UK - What a difference a year makes: Pictures reveal how many trees STILL have no leaves after harsh winter
The Daily Mail
Tue, 13 Apr 2010 13:14 UTC
In Chestnut Avenue near Hampton Court Palace, the woodland seems to be trapped in a time warp.
Last April, the horse chestnuts burst to life with budding new leaves covering the branches and were one of the most dramatic, natural outdoor sights of spring in the capital.
Around the country, thousands of trees are still completely bare of leaves after the coldest winter in 31 years.
Species such as the birch, rowan, hazel, hawthorn and blackthorn would normally be in glorious full bloom by now.
While many are completely bare, others have only just started to sprout foliage in recent days thanks to spring finally arriving after Easter.
But many street trees are not expected to leaf at all.
Experts say that tens of thousands are likely to have been killed by the salt used to de-ice roads during the big freeze this winter.
The true scale of tree casualties will only become clear as they fail to leaf in coming weeks.
The Tree Council's rural programmes director Jon Stokes said: 'Trees need warm temperatures to come back to life in spring.
'When temperatures pick up, the buds on branches swell and burst and leaves start to appear.
'The harsh winter has seen too many frosts and it has not been warm enough until now to get the whole leafing process going.
'Many trees are three to four weeks late leafing.

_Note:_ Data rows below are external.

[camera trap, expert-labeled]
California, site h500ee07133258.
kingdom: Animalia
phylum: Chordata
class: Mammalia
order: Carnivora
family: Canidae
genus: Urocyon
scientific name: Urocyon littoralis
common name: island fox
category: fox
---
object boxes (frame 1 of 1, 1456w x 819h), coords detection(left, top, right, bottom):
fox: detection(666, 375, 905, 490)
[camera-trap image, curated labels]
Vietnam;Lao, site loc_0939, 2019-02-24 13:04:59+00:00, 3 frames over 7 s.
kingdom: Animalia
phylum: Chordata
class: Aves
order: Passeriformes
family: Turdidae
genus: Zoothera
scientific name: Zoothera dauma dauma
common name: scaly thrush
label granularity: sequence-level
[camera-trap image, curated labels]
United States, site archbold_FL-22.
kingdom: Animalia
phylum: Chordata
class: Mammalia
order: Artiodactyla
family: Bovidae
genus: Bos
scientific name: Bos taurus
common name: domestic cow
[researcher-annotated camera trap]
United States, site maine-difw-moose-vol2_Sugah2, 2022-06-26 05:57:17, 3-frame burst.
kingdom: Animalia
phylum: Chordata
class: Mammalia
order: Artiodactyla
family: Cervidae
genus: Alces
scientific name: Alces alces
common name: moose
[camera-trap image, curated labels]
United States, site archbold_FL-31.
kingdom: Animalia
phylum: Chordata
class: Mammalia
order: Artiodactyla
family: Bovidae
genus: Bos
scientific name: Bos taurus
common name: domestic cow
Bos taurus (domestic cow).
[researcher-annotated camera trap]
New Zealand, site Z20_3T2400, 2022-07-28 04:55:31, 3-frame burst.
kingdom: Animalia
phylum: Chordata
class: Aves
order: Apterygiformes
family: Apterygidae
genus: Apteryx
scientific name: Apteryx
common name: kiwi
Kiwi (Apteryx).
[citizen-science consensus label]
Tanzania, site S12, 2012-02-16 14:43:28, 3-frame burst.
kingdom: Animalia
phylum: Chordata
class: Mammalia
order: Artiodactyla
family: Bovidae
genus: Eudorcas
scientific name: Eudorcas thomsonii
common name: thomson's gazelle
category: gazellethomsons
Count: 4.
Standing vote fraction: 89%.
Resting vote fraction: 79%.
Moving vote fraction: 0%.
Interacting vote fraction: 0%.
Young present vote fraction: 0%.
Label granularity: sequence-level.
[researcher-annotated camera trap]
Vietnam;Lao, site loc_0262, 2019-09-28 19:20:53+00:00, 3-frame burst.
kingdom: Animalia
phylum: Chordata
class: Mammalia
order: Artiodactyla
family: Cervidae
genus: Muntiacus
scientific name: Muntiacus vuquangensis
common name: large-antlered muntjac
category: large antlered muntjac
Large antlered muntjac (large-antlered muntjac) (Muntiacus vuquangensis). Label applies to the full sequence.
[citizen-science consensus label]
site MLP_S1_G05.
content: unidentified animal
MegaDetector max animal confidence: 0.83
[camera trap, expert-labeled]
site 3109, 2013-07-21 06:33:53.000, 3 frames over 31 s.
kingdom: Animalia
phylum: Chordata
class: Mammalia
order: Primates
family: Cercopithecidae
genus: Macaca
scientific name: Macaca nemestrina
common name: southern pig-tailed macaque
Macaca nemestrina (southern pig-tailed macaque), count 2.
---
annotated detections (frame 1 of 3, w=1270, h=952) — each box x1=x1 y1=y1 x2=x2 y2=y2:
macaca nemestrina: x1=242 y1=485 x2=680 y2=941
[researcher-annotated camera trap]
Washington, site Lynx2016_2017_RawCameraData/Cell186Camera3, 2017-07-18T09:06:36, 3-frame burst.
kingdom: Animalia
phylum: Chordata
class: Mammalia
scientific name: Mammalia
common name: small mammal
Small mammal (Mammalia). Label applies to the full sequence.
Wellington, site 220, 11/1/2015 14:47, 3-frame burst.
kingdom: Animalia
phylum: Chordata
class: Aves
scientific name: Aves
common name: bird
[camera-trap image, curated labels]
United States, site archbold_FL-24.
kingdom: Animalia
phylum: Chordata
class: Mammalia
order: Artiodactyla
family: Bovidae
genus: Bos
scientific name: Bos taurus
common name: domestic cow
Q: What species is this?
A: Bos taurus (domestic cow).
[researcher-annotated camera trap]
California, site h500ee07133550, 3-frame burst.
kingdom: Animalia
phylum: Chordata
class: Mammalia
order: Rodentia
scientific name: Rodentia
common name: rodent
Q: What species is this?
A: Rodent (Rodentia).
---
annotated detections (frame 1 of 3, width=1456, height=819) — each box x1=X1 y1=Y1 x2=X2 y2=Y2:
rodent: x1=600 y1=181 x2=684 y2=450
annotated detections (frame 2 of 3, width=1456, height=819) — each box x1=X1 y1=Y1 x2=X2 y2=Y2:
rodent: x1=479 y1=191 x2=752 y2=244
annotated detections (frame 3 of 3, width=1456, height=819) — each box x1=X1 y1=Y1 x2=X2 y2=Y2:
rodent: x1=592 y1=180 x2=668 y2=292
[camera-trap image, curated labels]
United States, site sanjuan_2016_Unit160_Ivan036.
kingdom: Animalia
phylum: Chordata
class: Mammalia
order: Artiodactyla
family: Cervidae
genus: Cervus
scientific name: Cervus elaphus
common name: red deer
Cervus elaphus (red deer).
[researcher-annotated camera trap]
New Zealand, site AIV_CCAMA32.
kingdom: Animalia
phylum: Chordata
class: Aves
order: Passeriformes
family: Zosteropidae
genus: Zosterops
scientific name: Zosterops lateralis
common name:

Hawthorn and blackthorn are still without leaves.
'Over the last ten days, spring has suddenly arrived and it is all happening now or will do soon with a bang for birch, rowan, hazel and horse chestnut.
'But that is up to a month later than we would have expected.'
But while the spring weather has finally arrived, temperatures are back to normal after the balmy weather at the weekend.
Temperatures this week are likely to remain between 10C and 16C across the country with periods of showers and drizzle.
Britain has around four billion trees with the vast majority in rural areas. But street trees can make a difference to a street.
Mr Stokes added: 'Salt and trees don't mix. It gets around the roots and stops trees drawing in enough water from the soil.
'Over the next few weeks, we will see that real damage has been done to our urban tree population.
'It is likely that tens of thousands of street trees will have suffered because of salt and could die.'
The particularly harsh winter has also delayed the blooming of many woodland flowers.
According to the National Trust, bluebells, which require light and warmth coming into the forest floor to trigger growth, are normally at their height around late April or early May.
But this year they are not likely to be in full bloom until around mid May - the latest peak in flowering for the plant since 1996.
Magnolias and daffodils are also blooming late this year because of the unusually sustained cold weather up to the end of March.